As declarações de direitos tiveram sem dúvida intenções generosas – em especial tendo em conta o período histórico em que foram feitas (como a Declaração Universal de Direitos do Homem, de 1948, no pós-guerra) – mas a sua concretização pode gerar contradições insanáveis. O “direito ao trabalho” é incompatível com a “liberdade económica”, já que esta assenta num princípio de tentativa e erro (uma empresa pode ter bons resultados ou falhar) e consequentemente pode originar surtos de desemprego. Um Estado que quisesse eliminar o desemprego teria que optar pela socialização total dos meios de produção e orientar, por decreto, os trabalhadores para as tarefas definidas pelo próprio Estado – o que implica um Estado totalitário, sem ambição pessoal dos indivíduos.

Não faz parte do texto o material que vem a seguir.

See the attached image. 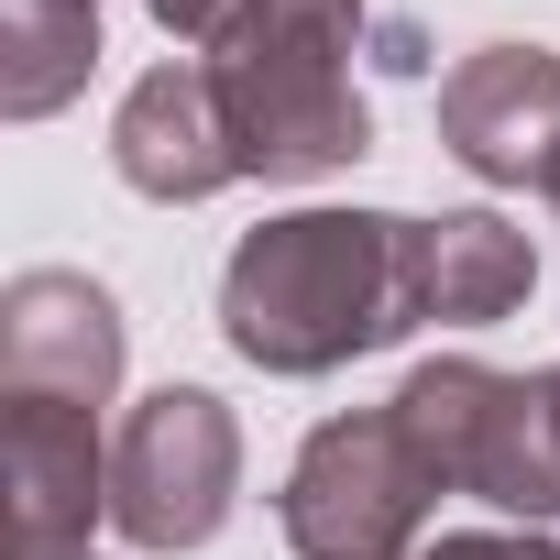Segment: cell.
Returning <instances> with one entry per match:
<instances>
[{
    "label": "cell",
    "instance_id": "1",
    "mask_svg": "<svg viewBox=\"0 0 560 560\" xmlns=\"http://www.w3.org/2000/svg\"><path fill=\"white\" fill-rule=\"evenodd\" d=\"M429 319L418 298V220L385 209H287L242 231L220 275V330L264 374H330L352 352H385Z\"/></svg>",
    "mask_w": 560,
    "mask_h": 560
},
{
    "label": "cell",
    "instance_id": "2",
    "mask_svg": "<svg viewBox=\"0 0 560 560\" xmlns=\"http://www.w3.org/2000/svg\"><path fill=\"white\" fill-rule=\"evenodd\" d=\"M352 34H363V0H231L198 67L220 89L242 176H330L374 143L352 89Z\"/></svg>",
    "mask_w": 560,
    "mask_h": 560
},
{
    "label": "cell",
    "instance_id": "3",
    "mask_svg": "<svg viewBox=\"0 0 560 560\" xmlns=\"http://www.w3.org/2000/svg\"><path fill=\"white\" fill-rule=\"evenodd\" d=\"M429 494H451V483L429 472L418 429L396 407H363V418L308 429L275 516H287V549L298 560H418Z\"/></svg>",
    "mask_w": 560,
    "mask_h": 560
},
{
    "label": "cell",
    "instance_id": "4",
    "mask_svg": "<svg viewBox=\"0 0 560 560\" xmlns=\"http://www.w3.org/2000/svg\"><path fill=\"white\" fill-rule=\"evenodd\" d=\"M396 418L418 429L429 472L451 494H483L505 516H560V407H549V374H494V363H418Z\"/></svg>",
    "mask_w": 560,
    "mask_h": 560
},
{
    "label": "cell",
    "instance_id": "5",
    "mask_svg": "<svg viewBox=\"0 0 560 560\" xmlns=\"http://www.w3.org/2000/svg\"><path fill=\"white\" fill-rule=\"evenodd\" d=\"M231 494H242V429H231L220 396L165 385V396H143L121 418V440H110V527L132 549H198V538H220Z\"/></svg>",
    "mask_w": 560,
    "mask_h": 560
},
{
    "label": "cell",
    "instance_id": "6",
    "mask_svg": "<svg viewBox=\"0 0 560 560\" xmlns=\"http://www.w3.org/2000/svg\"><path fill=\"white\" fill-rule=\"evenodd\" d=\"M110 385H121L110 287H89L67 264L12 275V298H0V407H78V418H100Z\"/></svg>",
    "mask_w": 560,
    "mask_h": 560
},
{
    "label": "cell",
    "instance_id": "7",
    "mask_svg": "<svg viewBox=\"0 0 560 560\" xmlns=\"http://www.w3.org/2000/svg\"><path fill=\"white\" fill-rule=\"evenodd\" d=\"M440 143L483 187H549L560 176V56L549 45H483L440 89Z\"/></svg>",
    "mask_w": 560,
    "mask_h": 560
},
{
    "label": "cell",
    "instance_id": "8",
    "mask_svg": "<svg viewBox=\"0 0 560 560\" xmlns=\"http://www.w3.org/2000/svg\"><path fill=\"white\" fill-rule=\"evenodd\" d=\"M0 472H12V560H78L89 516H110L100 418L78 407H0Z\"/></svg>",
    "mask_w": 560,
    "mask_h": 560
},
{
    "label": "cell",
    "instance_id": "9",
    "mask_svg": "<svg viewBox=\"0 0 560 560\" xmlns=\"http://www.w3.org/2000/svg\"><path fill=\"white\" fill-rule=\"evenodd\" d=\"M110 165L143 198H209V187H231L242 154H231V121H220L209 67H154L121 100V121H110Z\"/></svg>",
    "mask_w": 560,
    "mask_h": 560
},
{
    "label": "cell",
    "instance_id": "10",
    "mask_svg": "<svg viewBox=\"0 0 560 560\" xmlns=\"http://www.w3.org/2000/svg\"><path fill=\"white\" fill-rule=\"evenodd\" d=\"M527 287H538V253H527V231H505L494 209L418 220V298H429V319L483 330V319L527 308Z\"/></svg>",
    "mask_w": 560,
    "mask_h": 560
},
{
    "label": "cell",
    "instance_id": "11",
    "mask_svg": "<svg viewBox=\"0 0 560 560\" xmlns=\"http://www.w3.org/2000/svg\"><path fill=\"white\" fill-rule=\"evenodd\" d=\"M418 560H560L549 538H505V527H472V538H429Z\"/></svg>",
    "mask_w": 560,
    "mask_h": 560
},
{
    "label": "cell",
    "instance_id": "12",
    "mask_svg": "<svg viewBox=\"0 0 560 560\" xmlns=\"http://www.w3.org/2000/svg\"><path fill=\"white\" fill-rule=\"evenodd\" d=\"M143 12H154L165 34H220V23H231V0H143Z\"/></svg>",
    "mask_w": 560,
    "mask_h": 560
},
{
    "label": "cell",
    "instance_id": "13",
    "mask_svg": "<svg viewBox=\"0 0 560 560\" xmlns=\"http://www.w3.org/2000/svg\"><path fill=\"white\" fill-rule=\"evenodd\" d=\"M0 12H67V23H100V0H0Z\"/></svg>",
    "mask_w": 560,
    "mask_h": 560
},
{
    "label": "cell",
    "instance_id": "14",
    "mask_svg": "<svg viewBox=\"0 0 560 560\" xmlns=\"http://www.w3.org/2000/svg\"><path fill=\"white\" fill-rule=\"evenodd\" d=\"M549 407H560V374H549Z\"/></svg>",
    "mask_w": 560,
    "mask_h": 560
},
{
    "label": "cell",
    "instance_id": "15",
    "mask_svg": "<svg viewBox=\"0 0 560 560\" xmlns=\"http://www.w3.org/2000/svg\"><path fill=\"white\" fill-rule=\"evenodd\" d=\"M549 198H560V176H549Z\"/></svg>",
    "mask_w": 560,
    "mask_h": 560
},
{
    "label": "cell",
    "instance_id": "16",
    "mask_svg": "<svg viewBox=\"0 0 560 560\" xmlns=\"http://www.w3.org/2000/svg\"><path fill=\"white\" fill-rule=\"evenodd\" d=\"M78 560H89V549H78Z\"/></svg>",
    "mask_w": 560,
    "mask_h": 560
}]
</instances>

Definir deveres é assim muitíssimo mais difícil do que invocar direitos, porque obriga a um choque com a realidade. “Salários, direitos [e] carreiras” (CGTP) implicam o dever de pagar salários e financiar direitos e carreiras. A diferença entre falar de deveres e falar de direitos está na maturidade dos intervenientes: falar de deveres implica tratar os indivíduos (os eleitores, por exemplo) como adultos.